For the second time this year, an international drug company is showing a strong interest in Syntonix Pharmaceuticals Inc.'s Synfusion and Transceptor technologies - this time to the tune of up to $63 million.
Boehringer Ingelheim GmbH entered a collaboration with Waltham, Mass.-based Syntonix to optimize certain therapeutic peptides for inhalation using the technologies.
"This is our first collaboration using our technologies for a therapeutic peptide. Therapeutic peptides typically have short circulating half-lifes, and therefore, require frequent injections," said John Ripple, Syntonix's acting president. "Our Synfusion technology can reduce the frequency of injections, and the Transceptor can enable an inhaled version of the drug."
Terms of the agreement call for an up-front fee and research support to Syntonix. Ingelheim, Germany-based Boehringer holds an option to develop and commercialize the peptide candidates, and if it does, Syntonix would receive milestone and royalty payments on those that progress through development and reach the market. Ripple declined to break down the $63 million value, and would not comment on specific indications targeted or whether an injectable form or other versions of the peptides are currently marketed.
Syntonix signed its first global agreement for the Synfusion and Transceptor technologies in the spring with Geneva-based Serono SA to develop interferon-beta:Fc products, including an inhaled interferon-beta therapy for multiple sclerosis. (See BioWorld Today, April 1, 2005.)
The value of that deal was not disclosed, but the aim of the agreement is to develop a second-generation inhaled version of Rebif. Serono markets Rebif, a high-dose, high-frequency interferon beta-1a therapy for relapsing forms of MS. It was approved in Europe in 1998 and in the U.S. in 2002. It is administered three times a week via subcutaneous injection, and it had sales of $1.1 billion in 2004.
Syntonix's agreement with Boehringer Ingelheim represents its "second major validation of our core technologies this year," Ripple said, "and we expect to have at least one more partnership by the end of this year."
The Transceptor and Synfusion technologies enable the transport of a protein or peptide drug through the lung epithelium. Antibodies have long circulating half-lifes because the Fc region of the antibody binds to the FcRn receptor, which is responsible for recycling the antibody in and out of the bloodstream.
The Synfusion technology links the Fc region of an antibody to a drug, allowing the drug to take advantage of a biological pathway to create longer-acting proteins or peptides that can be injected less frequently. The Transceptor technology uses the FcRn transport pathway to enable the pulmonary delivery of Synfusion drugs with high systemic bioavailability.
"This is done having patients normally breathing on existing inhalers that can be purchased on the market," Ripple said.
Synfusion was developed in-house at Syntonix, while Transceptor was exclusively licensed by the company from the Brigham and Women's Hospital in Boston. The original science is based on work by three scientists that founded Syntonix in 1999. The privately held company has raised more than $50 million since inception, including $35.8 million in a Series B round in April 2002.

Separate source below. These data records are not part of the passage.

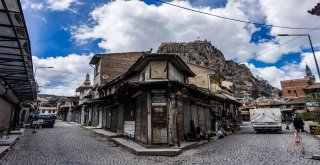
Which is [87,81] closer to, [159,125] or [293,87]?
[159,125]

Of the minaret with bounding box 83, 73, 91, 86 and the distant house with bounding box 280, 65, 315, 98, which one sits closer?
the minaret with bounding box 83, 73, 91, 86

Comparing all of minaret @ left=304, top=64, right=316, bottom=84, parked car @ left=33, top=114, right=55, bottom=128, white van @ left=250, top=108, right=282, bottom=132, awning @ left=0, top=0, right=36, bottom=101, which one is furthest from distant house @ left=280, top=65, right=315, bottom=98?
awning @ left=0, top=0, right=36, bottom=101

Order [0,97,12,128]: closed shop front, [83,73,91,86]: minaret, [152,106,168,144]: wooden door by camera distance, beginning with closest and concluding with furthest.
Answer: [152,106,168,144]: wooden door < [0,97,12,128]: closed shop front < [83,73,91,86]: minaret

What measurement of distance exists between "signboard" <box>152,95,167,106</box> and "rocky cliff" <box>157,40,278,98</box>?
302ft

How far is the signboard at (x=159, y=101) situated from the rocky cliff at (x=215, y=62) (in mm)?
92027

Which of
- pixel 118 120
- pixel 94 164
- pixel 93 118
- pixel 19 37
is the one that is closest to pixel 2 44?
pixel 19 37

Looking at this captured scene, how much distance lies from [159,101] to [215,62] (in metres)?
103

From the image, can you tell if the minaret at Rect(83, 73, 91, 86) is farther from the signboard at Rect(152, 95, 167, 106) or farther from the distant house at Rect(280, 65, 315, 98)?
the distant house at Rect(280, 65, 315, 98)

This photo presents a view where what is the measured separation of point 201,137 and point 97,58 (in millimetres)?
19827

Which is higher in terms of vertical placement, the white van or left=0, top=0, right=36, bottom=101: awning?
left=0, top=0, right=36, bottom=101: awning

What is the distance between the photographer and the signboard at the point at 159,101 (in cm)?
1464

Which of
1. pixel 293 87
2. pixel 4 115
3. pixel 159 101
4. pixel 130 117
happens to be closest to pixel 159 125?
pixel 159 101

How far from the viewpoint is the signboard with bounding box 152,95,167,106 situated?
48.0 ft

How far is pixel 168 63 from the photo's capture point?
16.7 metres
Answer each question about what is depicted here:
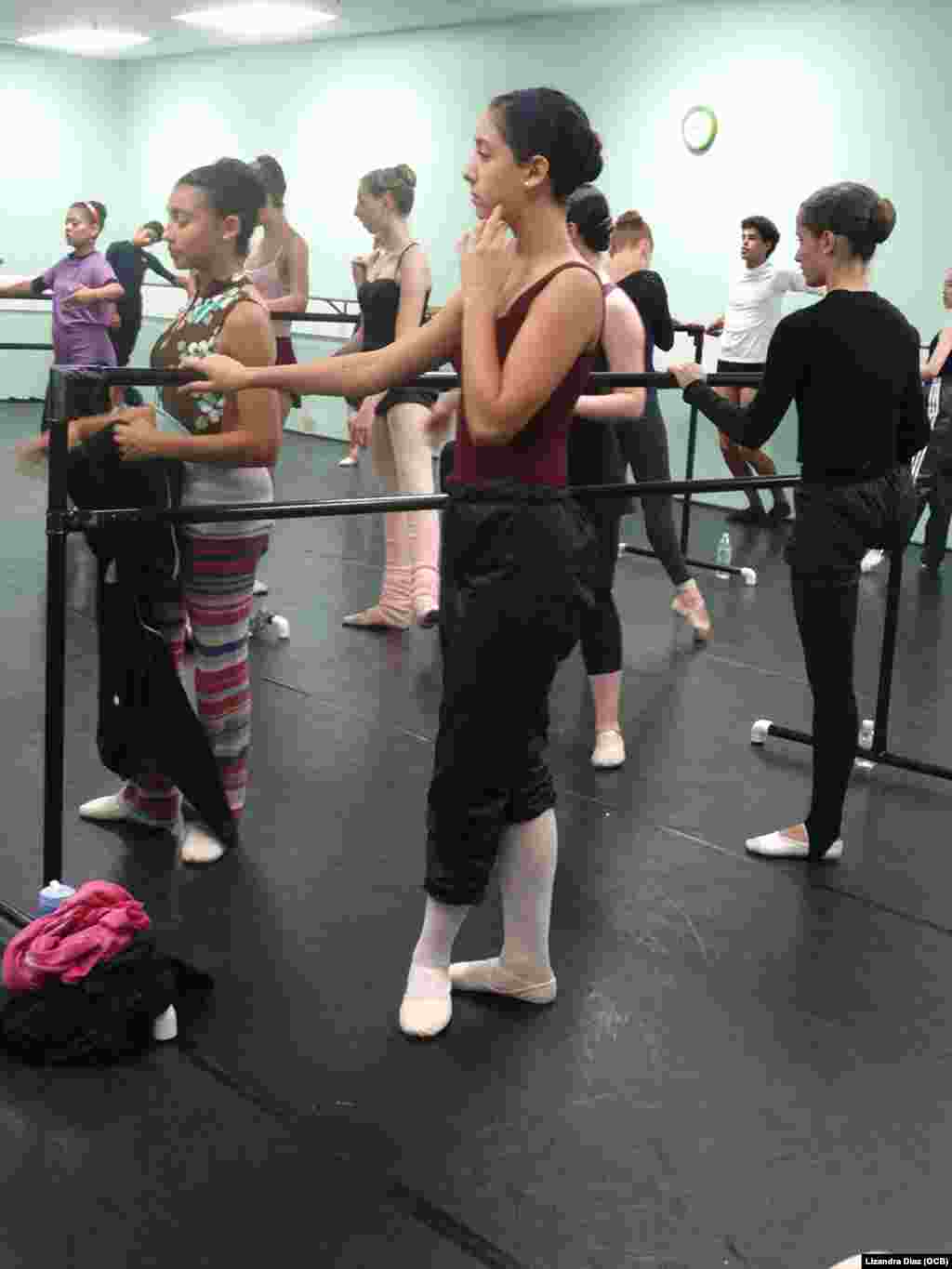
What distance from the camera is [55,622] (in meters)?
2.44

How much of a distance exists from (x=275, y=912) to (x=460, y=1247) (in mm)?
1064

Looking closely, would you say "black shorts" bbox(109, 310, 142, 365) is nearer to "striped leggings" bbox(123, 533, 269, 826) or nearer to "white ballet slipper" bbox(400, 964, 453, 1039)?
"striped leggings" bbox(123, 533, 269, 826)

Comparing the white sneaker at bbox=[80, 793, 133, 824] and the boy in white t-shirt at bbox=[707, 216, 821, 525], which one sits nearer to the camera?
the white sneaker at bbox=[80, 793, 133, 824]

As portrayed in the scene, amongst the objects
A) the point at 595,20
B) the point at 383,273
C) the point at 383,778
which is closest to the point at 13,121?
the point at 595,20

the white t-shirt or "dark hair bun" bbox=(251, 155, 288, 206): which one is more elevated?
"dark hair bun" bbox=(251, 155, 288, 206)

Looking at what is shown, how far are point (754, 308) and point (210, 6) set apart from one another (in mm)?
4386

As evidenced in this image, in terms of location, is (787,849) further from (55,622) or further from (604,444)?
(55,622)

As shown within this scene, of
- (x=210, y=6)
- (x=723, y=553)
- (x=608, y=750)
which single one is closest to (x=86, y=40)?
(x=210, y=6)

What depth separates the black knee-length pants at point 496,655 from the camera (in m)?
2.15

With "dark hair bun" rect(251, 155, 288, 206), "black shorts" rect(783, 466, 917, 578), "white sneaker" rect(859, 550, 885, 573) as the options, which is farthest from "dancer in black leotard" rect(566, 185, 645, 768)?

In May 2004, Syntonix entered a collaboration with Cambridge, Mass.-based Dyax Corp. for the discovery and development of therapeutic antibodies to treat autoimmune and inflammatory disorders, but that agreement does not involve the Synfusion or Transceptor technologies. (See BioWorld Today, May 14, 2004.)
The company believes its technologies are a good option for companies looking for a next-generation product that is either longer-acting or an inhaled version. Internally, Syntonix is working on using its Synfusion technology to develop longer-acting clotting factors to treat hemophilia, and to develop an inhaled version of EPO (erythropoietin) for anemia. The company is in discussions to partner the hemophilia program, and the anemia program recently completed a proof-of-principle study in humans.
Ripple said that the recent FDA committee recommendation of the inhaled insulin product Exubera highlights the potential for inhaled therapeutics, particularly when the only other option is an injectable form of the drug. San Carlos, Calif.-based Nektar Therapeutics Inc. developed Exubera for Type I and Type II diabetics. (See BioWorld Today, Sept. 12, 2005.)
"Exubera has now been recommended for approval in the U.S. and in the European Union," Ripple said, "so we expect that inhaled biopharmaceuticals will be developed in greater abundance in the future."